According to research conducted by health experts and sociologists during the past two decades, they have suggested that much of today’s obesity can be traced back to the breakdown of the American family. Their research claims that children who grew up in households with two working parents experienced a sharp decline in healthy eating habits. More specifically, children would eat more processed food (i.e. TV dinners, frozen food, fast food and ready-to-eat meals). These types of meals replaced the home-cooked meals that the mother would prepare. When the mother of the family was required to enter the workforce, there simply was not enough time to cook a fresh meal on a daily basis. As a result, family eating habits completely changed throughout the 1960s and 1970s. Today, 50 years later, the majority of these unhealthy eating habits still exist within the confines of a typical American family.

From a chronological perspective, it’s certainly no coincidence that America’s obesity problem began to unfold when stay-at-home moms were required to joins the ranks of the working class. This is certainly one of the root causes of American’s poor eating habits. However, there does appear to be a light at the end of the tunnel. Based on several research studies conducted by experts who study the millennial generation, there is a noticeable shift occurring within this specific age group of working families. A sizeable percentage of Millennial families are choosing to stay home with their children. They are content with living a much simpler life in a smaller house in exchange for raising their children on a single income. Researchers claim this type of change within the Millennial generation (if it continues) will eventually reverse the obesity problem in the United States. However, health experts are quick to point out that obesity in the US probably won’t reach its peak until 2030. Basically, it will take an entire generation to solve this problem. Please review the following tables.

US Obesity Rates Among Adults

1997 Through 2007

Date Obesity Rate YOY % Increase

1997 19.4%

1998 20.6% 6.2%

1999 21.5% 4.4%

2000 21.8% 1.4%

2001 23.0% 5.5%

2002 23.9% 3.9%

2003 23.7% 0.8% (-)

2004 24.5% 3.4%

2005 25.4% 3.7%

2006 26.4% 3.9%

2007 26.7% 1.1%

Source Statista

US Obesity Rates Among Adults

2008 Through 2017

Date Obesity Rate YOY % Increase

2008 27.6% 3.4%

2009 28.0% 1.4%

2010 28.4% 1.4%

2011 28.7% 1.0%

2012 28.9% 0.7%

2013 29.0% 0.3%

2014 29.9% 3.1%

2015 30.4% 1.7%

2016 30.6% 0.6%

2017 31.3% 2.3%

Source Statista

As you can see from the tables, obesity rates have steadily increased during the past two decades. Nutrition experts agree that rates of obesity in the United States will continue to climb for the next 12 years. The peak should occur in 2030 near the 47% level. Without question, this problem will persist well into the future. It could easily be 2050 to 2070 before America’s problem with obesity is under control.

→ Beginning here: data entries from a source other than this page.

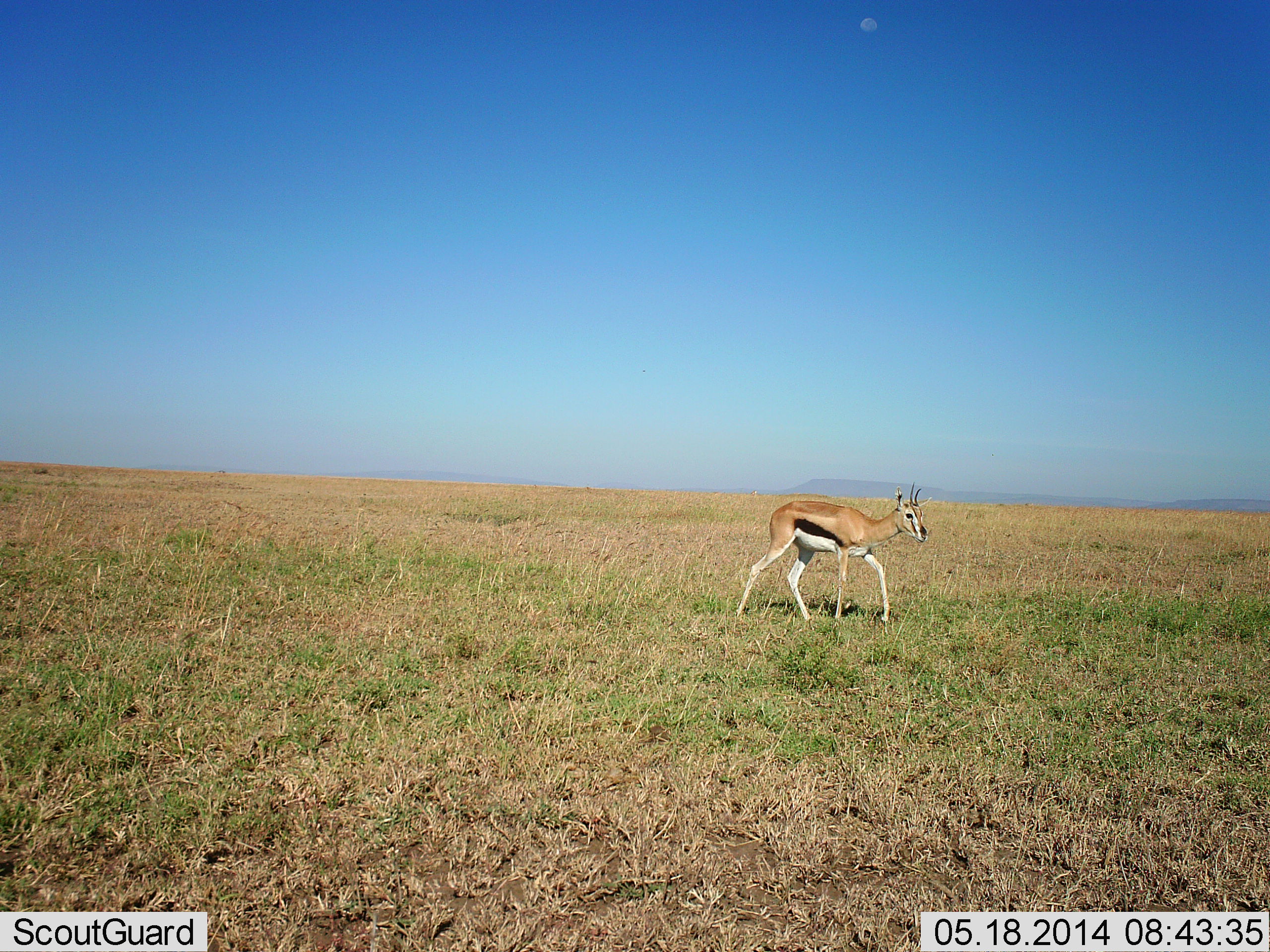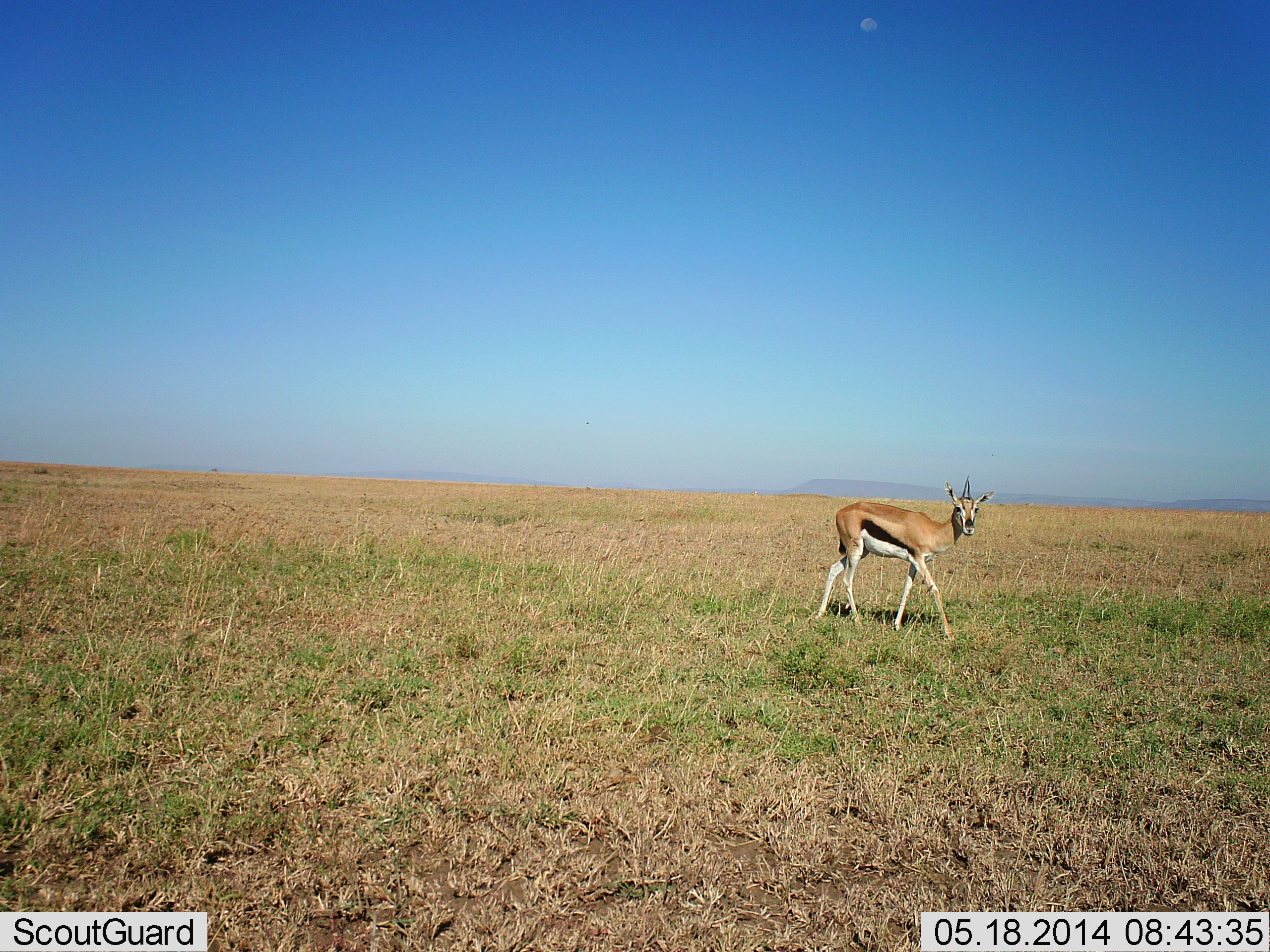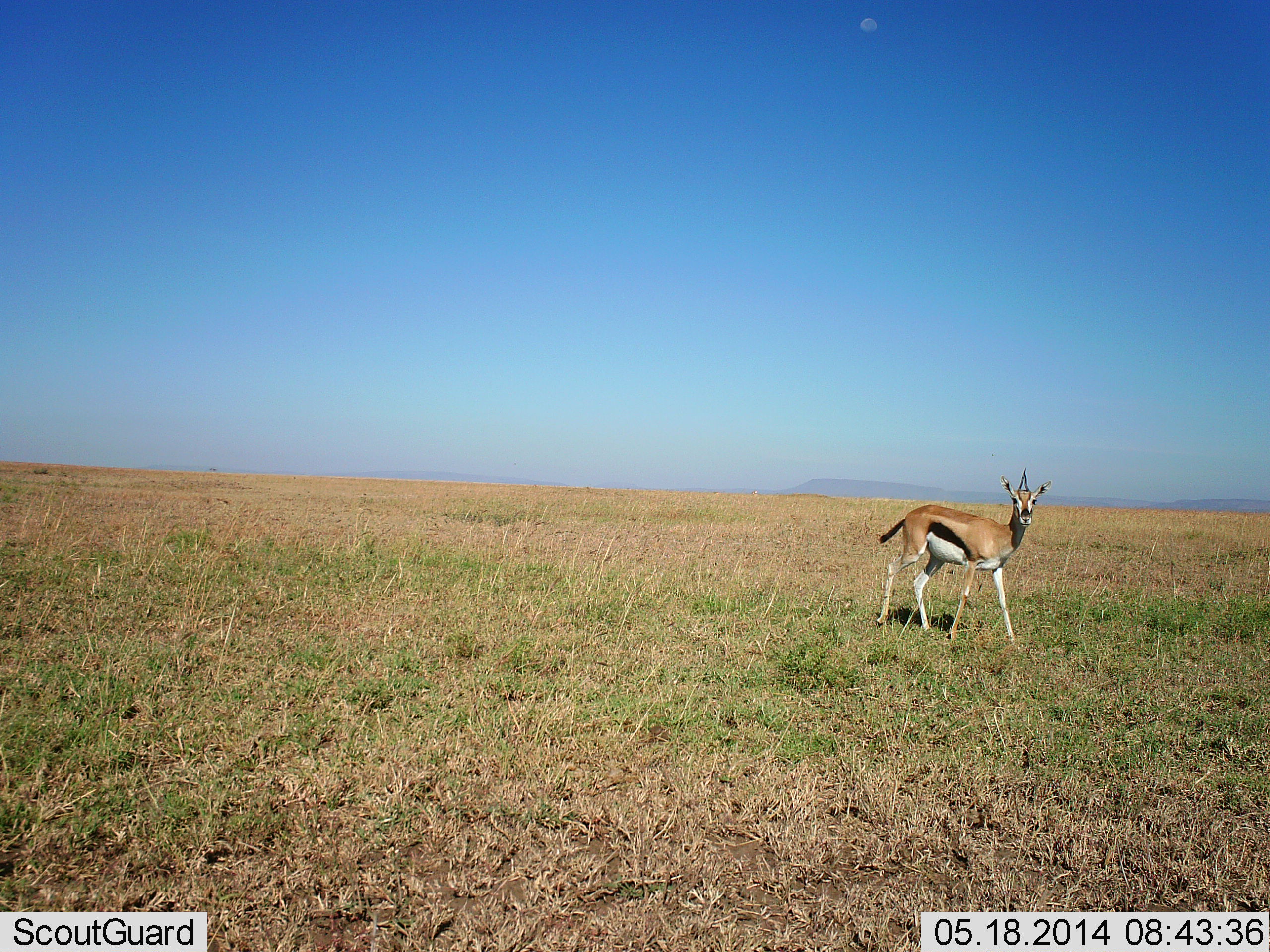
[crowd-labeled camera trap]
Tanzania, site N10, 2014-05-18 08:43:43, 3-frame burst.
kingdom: Animalia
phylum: Chordata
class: Mammalia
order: Artiodactyla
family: Bovidae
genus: Eudorcas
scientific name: Eudorcas thomsonii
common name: thomson's gazelle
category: gazellethomsons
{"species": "gazellethomsons (thomson's gazelle) (Eudorcas thomsonii)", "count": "1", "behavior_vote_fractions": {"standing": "10%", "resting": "0%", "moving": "90%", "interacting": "0%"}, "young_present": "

In regard to SLIM, it’s rather difficult to discuss the long-term view because the ETF has only been in existence for 26 months. However, based on the limited amount of data, SLIM easily remains in bullish territory. The next level of resistance is 40.01. The ETF will remain bullish as long as it stays above 24.27 on a weekly closing basis.


Please review the 6-month chart of SLIM. The ETF has been trading sideways for the past four months. The trading range is 35.50 to 40.01. Currently, the chart pattern is neutral with a slight bias to the upside. The next resistance level is the all-time high @ 40.01. A weekly close below 30.73 would send the chart pattern into bearish territory.



SLIM has a limited trading history of only 27 months. Therefore, it’s difficult to determine the long-term trend based on the current chart pattern. At least for now, the trend is bullish. The ETF will remain bullish as long as it stays above 24.27 on a weekly closing basis.